Where there is a will, there is a way. I personally think that SBRT will improve OS in appropriately selected patients. Not because it cures them, but because it can delay systemic therapy and clonal selection of resistant and mobile tumor populations. While this data is encouraging, there are a lot of holes I could punch in it if I wanted to and I am sure that some will.

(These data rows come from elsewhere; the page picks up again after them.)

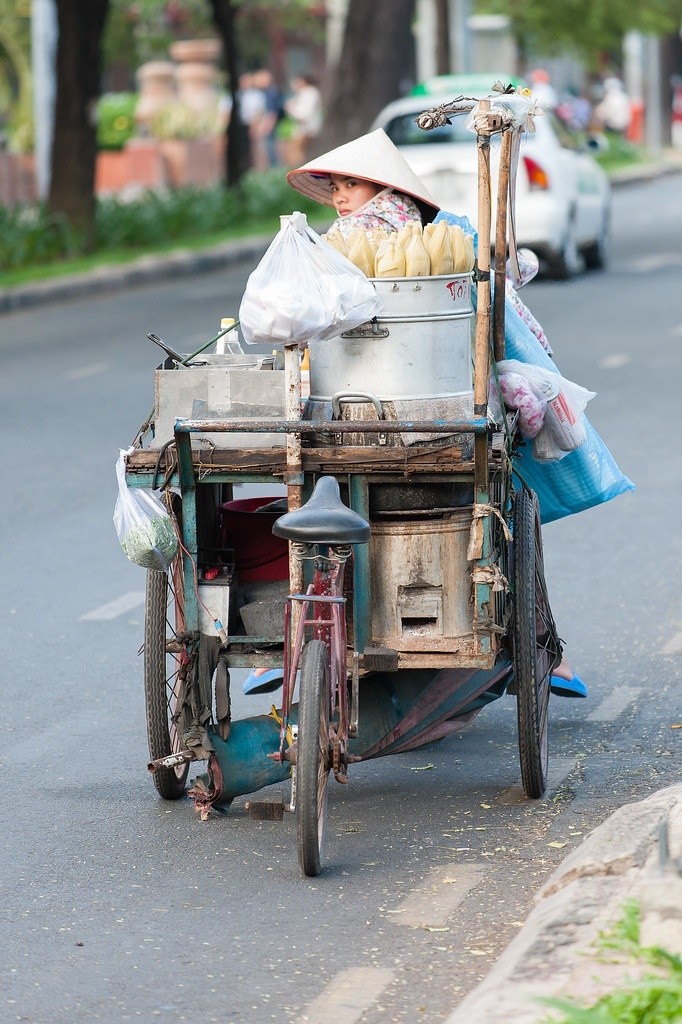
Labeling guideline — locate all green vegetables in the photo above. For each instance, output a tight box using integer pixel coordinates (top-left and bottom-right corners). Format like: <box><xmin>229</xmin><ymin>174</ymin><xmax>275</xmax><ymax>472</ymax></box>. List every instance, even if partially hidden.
<box><xmin>122</xmin><ymin>516</ymin><xmax>177</xmax><ymax>574</ymax></box>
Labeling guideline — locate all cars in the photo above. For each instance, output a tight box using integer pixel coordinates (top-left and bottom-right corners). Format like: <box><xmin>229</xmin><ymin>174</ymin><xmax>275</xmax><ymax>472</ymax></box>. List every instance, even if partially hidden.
<box><xmin>365</xmin><ymin>69</ymin><xmax>616</xmax><ymax>283</ymax></box>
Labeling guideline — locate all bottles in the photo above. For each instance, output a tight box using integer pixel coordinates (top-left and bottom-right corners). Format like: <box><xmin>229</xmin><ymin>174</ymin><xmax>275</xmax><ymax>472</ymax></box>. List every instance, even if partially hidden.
<box><xmin>300</xmin><ymin>349</ymin><xmax>310</xmax><ymax>407</ymax></box>
<box><xmin>212</xmin><ymin>318</ymin><xmax>246</xmax><ymax>354</ymax></box>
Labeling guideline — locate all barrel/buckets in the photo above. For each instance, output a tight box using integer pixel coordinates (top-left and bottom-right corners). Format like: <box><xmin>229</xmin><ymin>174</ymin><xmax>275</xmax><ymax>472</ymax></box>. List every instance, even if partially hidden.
<box><xmin>223</xmin><ymin>497</ymin><xmax>290</xmax><ymax>583</ymax></box>
<box><xmin>368</xmin><ymin>515</ymin><xmax>474</xmax><ymax>642</ymax></box>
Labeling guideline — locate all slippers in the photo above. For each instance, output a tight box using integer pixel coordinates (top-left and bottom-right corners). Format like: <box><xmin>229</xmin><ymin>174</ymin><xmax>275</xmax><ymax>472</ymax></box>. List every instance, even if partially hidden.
<box><xmin>242</xmin><ymin>669</ymin><xmax>284</xmax><ymax>695</ymax></box>
<box><xmin>549</xmin><ymin>672</ymin><xmax>590</xmax><ymax>698</ymax></box>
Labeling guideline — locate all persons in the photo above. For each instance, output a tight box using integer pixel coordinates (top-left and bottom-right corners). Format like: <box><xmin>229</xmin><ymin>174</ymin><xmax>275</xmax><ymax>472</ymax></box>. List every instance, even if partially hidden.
<box><xmin>286</xmin><ymin>128</ymin><xmax>587</xmax><ymax>699</ymax></box>
<box><xmin>221</xmin><ymin>70</ymin><xmax>324</xmax><ymax>167</ymax></box>
<box><xmin>531</xmin><ymin>67</ymin><xmax>630</xmax><ymax>139</ymax></box>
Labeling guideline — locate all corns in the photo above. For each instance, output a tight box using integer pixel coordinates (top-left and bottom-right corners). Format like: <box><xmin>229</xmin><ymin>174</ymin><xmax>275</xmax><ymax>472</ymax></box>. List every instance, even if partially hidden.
<box><xmin>319</xmin><ymin>220</ymin><xmax>475</xmax><ymax>276</ymax></box>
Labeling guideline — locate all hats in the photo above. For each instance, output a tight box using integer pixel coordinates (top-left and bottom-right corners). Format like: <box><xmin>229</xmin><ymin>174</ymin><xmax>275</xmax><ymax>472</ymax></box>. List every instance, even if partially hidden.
<box><xmin>286</xmin><ymin>127</ymin><xmax>440</xmax><ymax>227</ymax></box>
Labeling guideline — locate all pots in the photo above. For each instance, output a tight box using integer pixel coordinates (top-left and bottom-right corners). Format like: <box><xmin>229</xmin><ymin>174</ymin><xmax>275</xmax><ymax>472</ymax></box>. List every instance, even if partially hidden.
<box><xmin>301</xmin><ymin>271</ymin><xmax>474</xmax><ymax>402</ymax></box>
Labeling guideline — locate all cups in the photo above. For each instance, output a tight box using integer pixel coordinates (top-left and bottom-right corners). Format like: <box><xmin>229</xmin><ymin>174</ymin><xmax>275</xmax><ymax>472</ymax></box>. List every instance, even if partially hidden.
<box><xmin>470</xmin><ymin>276</ymin><xmax>616</xmax><ymax>518</ymax></box>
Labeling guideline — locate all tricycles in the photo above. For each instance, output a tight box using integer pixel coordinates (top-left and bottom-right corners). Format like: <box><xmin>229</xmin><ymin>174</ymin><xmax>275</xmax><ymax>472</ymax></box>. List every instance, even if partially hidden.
<box><xmin>106</xmin><ymin>78</ymin><xmax>566</xmax><ymax>881</ymax></box>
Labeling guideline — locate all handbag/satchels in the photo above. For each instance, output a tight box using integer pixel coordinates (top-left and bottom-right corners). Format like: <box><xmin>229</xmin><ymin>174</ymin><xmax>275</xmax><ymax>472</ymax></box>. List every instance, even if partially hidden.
<box><xmin>495</xmin><ymin>360</ymin><xmax>597</xmax><ymax>462</ymax></box>
<box><xmin>239</xmin><ymin>217</ymin><xmax>383</xmax><ymax>343</ymax></box>
<box><xmin>112</xmin><ymin>446</ymin><xmax>178</xmax><ymax>574</ymax></box>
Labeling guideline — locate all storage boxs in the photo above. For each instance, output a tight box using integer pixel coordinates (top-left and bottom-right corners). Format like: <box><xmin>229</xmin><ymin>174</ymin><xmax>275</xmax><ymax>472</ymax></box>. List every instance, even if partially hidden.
<box><xmin>155</xmin><ymin>354</ymin><xmax>288</xmax><ymax>449</ymax></box>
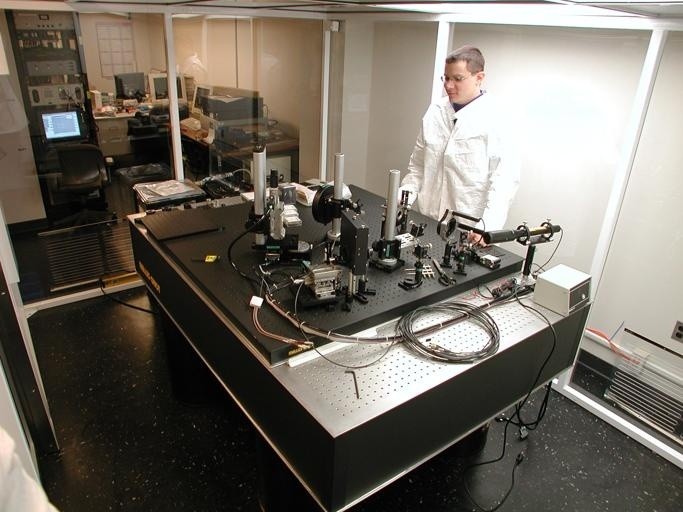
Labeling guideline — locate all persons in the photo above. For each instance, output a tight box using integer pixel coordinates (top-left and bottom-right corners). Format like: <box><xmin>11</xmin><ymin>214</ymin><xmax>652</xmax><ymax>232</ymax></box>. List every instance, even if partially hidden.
<box><xmin>397</xmin><ymin>45</ymin><xmax>518</xmax><ymax>249</ymax></box>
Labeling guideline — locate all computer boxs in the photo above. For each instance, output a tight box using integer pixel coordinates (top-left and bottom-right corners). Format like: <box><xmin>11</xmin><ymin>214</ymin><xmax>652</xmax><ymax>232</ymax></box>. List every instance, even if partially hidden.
<box><xmin>202</xmin><ymin>95</ymin><xmax>263</xmax><ymax>121</ymax></box>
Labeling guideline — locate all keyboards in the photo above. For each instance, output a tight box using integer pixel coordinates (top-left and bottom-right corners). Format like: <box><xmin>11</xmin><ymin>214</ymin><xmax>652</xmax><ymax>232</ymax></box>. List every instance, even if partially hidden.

I feel very fortunate to work in an environment where our med oncs, urologists, and surgeons all already believe SBRT is the way to go for oligometastatic progression in patients with favorable characteristics. There is no question that in the right patient it can delay the need for chemo or ADT. Will that translate to better survival? It is looking more like the answer is yes, but even if it didn't, keeping people off therapy is clinically meaningful in and of its self.
 
3/60 died of SBRT, which will capture some attention. Still, that makes survival effect of SBRT even more pronounced in this study.
 
3/60 died of SBRT, which will capture some attention. Still, that makes survival effect of SBRT even more pronounced in this study.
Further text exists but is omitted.